__Extracted text__.

=-=-=

When I lived in Tempe and occasionally refused to sit in my hot van when I could get to the university on my scooter, I had a halogen bike light that I could mount or detach from it's holder. That worked great for dark streets at night. And I was in the street much of the time because of no sidewalks or sidewalks without curb cuts.

My new scooter, which I've had maybe five years, has a built-in headlight. Fantastic. It is necessary for backing up the ramp into my vanwithout backing off the side of the ramp. Good for evening walks. Great for power outages in the house when everyone is scrambling to get backup power for my vent. At least we can see.

Bipolarlawyercook

I think it is a combination of El Cheapo and of avoiding light pollution. New England sidewalks will always be bumpy. What with the Old Trees, Frost Heaves, and random municipal projects, I don't think I've seen a smooth patch of sidewalk more than about 5 feet square my entire life-- and I'm a native.

Penlights are a good idea, but wouldn't do me any good, since I trip on nothing, in broad daylight.

=-=-=

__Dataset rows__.
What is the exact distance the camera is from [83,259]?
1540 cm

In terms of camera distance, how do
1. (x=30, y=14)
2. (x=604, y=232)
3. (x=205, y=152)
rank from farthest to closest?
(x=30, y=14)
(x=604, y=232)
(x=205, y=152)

=-=-=

__Required work__.
[1] Summarize the comments about scooter lights and sidewalks in two sentences.
[2] Write what comes next in the comments about scooter lights and sidewalks, starting after their final sentence.

__Task responses__.
[1] One commenter used a detachable halogen bike light on a scooter in Tempe, often riding in the street because sidewalks were missing or lacked curb cuts, and now relies on a newer scooter's built-in headlight for backing up the van ramp, evening walks, and power outages. Another commenter says New England sidewalks will always be bumpy because of old trees, frost heaves, and municipal projects, and that penlights would not help someone who trips on nothing in broad daylight.

[2]
elizabeth

Well, I was totally with you on the post and even had a thigh clench with you described your stump clench/cramp. Then the pictures showed up, or more specifically the little comments that people who have had a bit too much of that "waccy tabbacy" start putting on their photos. I was mesmerized at this alternative dialogue about text and the colour of your flesh and your trying to copyright darkness? And does "Yo" preserve copyright?

I think there was a point to the blog for pedestrians about keys and flashlights (which is totally useless to use manual wheelies but the lights that go on your head for runners are not a bad substitute) but I was more interested in the subversive photo commentator, who felt the need to defend assertions about the picture (who said it wasn't abstract?) - which was, too enjoyable for words - but since the comments won't let me put up my own commented pictures....this is where it ends.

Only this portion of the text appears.